What time complexity does the tree-deletion problem give for its postorder solution?

◆ TEXT PROVIDED ◆
****

21. Delete Nodes And Return Forest

Given the root of a binary tree, each node in the tree has a distinct value.

After deleting all nodes with a value in to_delete, we are left with a forest (a disjoint union of trees).

Return the roots of the trees in the remaining forest. You may return the result in any order.

Example 1:

Input: root = [1,2,3,4,5,6,7], to_delete = [3,5]
Output: [[1,2,null,4],[6],[7]]

Example 2:

Input: root = [1,2,4,null,3], to_delete = [3]
Output: [[1,2,4]]

Solution: (Using Postorder)

Delete operation works only on NULL pointer

class Solution
{
public:
    vector<TreeNode *> res;

    void del(TreeNode *&root, unordered_set<int> &s)
    {
        if (root == NULL)
        {
            return;
        }

        del(root->left, s);
        del(root->right, s);

        if (s.find(root->val) != s.end())
        {
            if (root->left)
            {
                res.push_back(root->left);
            }

            if (root->right)
            {
                res.push_back(root->right);
            }

            s.erase(s.find(root->val));
            root = NULL;
            delete (root);
        }

        return;
    }

    vector<TreeNode *> delNodes(TreeNode *root, vector<int> &to_delete)
    {

        unordered_set<int> s;
        for (int i = 0; i < to_delete.size(); i++)
        {
            s.insert(to_delete[i]);
        }

        del(root, s);
        if (root)
        {
            res.push_back(root);
        }

        return res;
    }
};

Time Complexity: O(n)

****

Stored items

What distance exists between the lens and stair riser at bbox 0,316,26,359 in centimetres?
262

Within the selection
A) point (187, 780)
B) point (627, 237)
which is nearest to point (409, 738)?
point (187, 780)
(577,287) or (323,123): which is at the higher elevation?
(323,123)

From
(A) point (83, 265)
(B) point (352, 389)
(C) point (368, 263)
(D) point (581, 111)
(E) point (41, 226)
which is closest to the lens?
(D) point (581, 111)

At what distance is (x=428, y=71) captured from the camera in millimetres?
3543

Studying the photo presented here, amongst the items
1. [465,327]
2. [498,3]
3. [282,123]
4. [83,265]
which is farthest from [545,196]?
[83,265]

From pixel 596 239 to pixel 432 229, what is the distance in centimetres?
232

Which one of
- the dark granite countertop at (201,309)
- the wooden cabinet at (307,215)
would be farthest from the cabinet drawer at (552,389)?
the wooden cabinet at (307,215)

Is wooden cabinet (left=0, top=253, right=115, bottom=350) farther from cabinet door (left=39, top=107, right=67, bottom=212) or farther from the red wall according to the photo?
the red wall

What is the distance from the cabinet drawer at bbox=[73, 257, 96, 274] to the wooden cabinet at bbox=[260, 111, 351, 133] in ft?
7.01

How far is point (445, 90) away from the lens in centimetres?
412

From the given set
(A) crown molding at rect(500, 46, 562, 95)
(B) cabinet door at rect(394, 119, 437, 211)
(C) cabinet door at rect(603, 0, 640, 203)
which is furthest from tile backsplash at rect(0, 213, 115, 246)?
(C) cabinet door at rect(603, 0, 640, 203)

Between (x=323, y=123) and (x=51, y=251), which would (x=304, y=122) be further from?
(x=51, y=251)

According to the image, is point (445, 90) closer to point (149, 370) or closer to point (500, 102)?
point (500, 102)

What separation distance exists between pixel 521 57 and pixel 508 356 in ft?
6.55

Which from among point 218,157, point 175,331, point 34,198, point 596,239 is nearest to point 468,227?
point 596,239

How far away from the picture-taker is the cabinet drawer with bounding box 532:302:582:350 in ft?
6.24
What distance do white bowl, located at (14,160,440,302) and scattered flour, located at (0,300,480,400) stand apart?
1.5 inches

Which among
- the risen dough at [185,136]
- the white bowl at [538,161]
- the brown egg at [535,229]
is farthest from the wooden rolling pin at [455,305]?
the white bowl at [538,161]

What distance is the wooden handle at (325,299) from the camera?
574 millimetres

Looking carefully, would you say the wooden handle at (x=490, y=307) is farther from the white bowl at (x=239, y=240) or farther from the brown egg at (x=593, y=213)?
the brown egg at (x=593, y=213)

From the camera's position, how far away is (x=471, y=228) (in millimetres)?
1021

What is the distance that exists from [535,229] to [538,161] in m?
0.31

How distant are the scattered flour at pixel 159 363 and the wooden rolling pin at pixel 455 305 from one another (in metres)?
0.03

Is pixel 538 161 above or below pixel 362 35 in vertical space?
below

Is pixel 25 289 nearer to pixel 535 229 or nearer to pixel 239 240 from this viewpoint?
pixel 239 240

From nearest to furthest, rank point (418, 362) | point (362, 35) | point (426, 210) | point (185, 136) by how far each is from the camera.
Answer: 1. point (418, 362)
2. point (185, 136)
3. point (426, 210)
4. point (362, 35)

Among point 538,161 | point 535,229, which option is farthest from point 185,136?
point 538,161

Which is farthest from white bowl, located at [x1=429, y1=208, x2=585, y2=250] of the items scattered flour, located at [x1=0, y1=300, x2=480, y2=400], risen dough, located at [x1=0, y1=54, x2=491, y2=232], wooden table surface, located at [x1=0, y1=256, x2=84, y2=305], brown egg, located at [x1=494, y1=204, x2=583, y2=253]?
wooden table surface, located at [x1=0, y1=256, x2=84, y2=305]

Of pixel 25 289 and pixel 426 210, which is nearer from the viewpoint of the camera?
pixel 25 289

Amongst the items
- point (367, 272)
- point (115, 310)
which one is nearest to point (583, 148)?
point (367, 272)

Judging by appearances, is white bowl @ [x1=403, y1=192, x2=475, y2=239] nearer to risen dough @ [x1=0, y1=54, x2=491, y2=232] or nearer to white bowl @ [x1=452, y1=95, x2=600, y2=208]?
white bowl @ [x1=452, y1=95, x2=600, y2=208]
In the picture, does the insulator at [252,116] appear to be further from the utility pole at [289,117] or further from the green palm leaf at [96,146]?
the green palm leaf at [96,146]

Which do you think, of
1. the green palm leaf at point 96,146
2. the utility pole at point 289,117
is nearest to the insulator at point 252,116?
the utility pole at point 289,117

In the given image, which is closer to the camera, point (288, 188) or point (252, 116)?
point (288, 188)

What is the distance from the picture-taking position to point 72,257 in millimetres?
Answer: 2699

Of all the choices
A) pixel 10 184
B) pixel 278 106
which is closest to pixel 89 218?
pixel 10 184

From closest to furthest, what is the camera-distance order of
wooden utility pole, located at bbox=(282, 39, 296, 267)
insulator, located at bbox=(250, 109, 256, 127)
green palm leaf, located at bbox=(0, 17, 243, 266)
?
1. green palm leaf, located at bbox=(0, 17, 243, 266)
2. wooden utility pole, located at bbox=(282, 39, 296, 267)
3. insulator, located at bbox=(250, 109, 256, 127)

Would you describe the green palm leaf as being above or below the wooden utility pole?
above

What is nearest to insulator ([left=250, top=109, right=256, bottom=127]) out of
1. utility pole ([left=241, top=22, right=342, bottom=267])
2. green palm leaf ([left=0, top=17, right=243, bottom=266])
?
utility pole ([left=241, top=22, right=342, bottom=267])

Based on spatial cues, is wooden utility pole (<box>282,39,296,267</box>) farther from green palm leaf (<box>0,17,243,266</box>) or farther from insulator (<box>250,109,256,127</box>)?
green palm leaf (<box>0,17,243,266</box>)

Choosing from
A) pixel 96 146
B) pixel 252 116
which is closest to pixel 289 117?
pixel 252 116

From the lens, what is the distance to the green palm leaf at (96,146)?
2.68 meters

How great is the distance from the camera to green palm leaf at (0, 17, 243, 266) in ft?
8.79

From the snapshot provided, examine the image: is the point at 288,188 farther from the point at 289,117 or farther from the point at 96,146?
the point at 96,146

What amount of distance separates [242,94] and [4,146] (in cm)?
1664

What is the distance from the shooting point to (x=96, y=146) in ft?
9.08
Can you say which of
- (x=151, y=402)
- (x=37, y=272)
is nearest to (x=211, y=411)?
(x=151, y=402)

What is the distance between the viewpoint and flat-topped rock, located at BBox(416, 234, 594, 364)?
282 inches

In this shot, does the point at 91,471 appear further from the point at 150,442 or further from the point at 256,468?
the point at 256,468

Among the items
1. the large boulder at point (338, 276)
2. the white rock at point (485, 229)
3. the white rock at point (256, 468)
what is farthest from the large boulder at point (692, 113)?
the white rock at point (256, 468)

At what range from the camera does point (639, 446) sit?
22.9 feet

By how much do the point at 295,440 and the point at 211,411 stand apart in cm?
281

****

◆ SOLUTION TO THIS TASK ◆
O(n)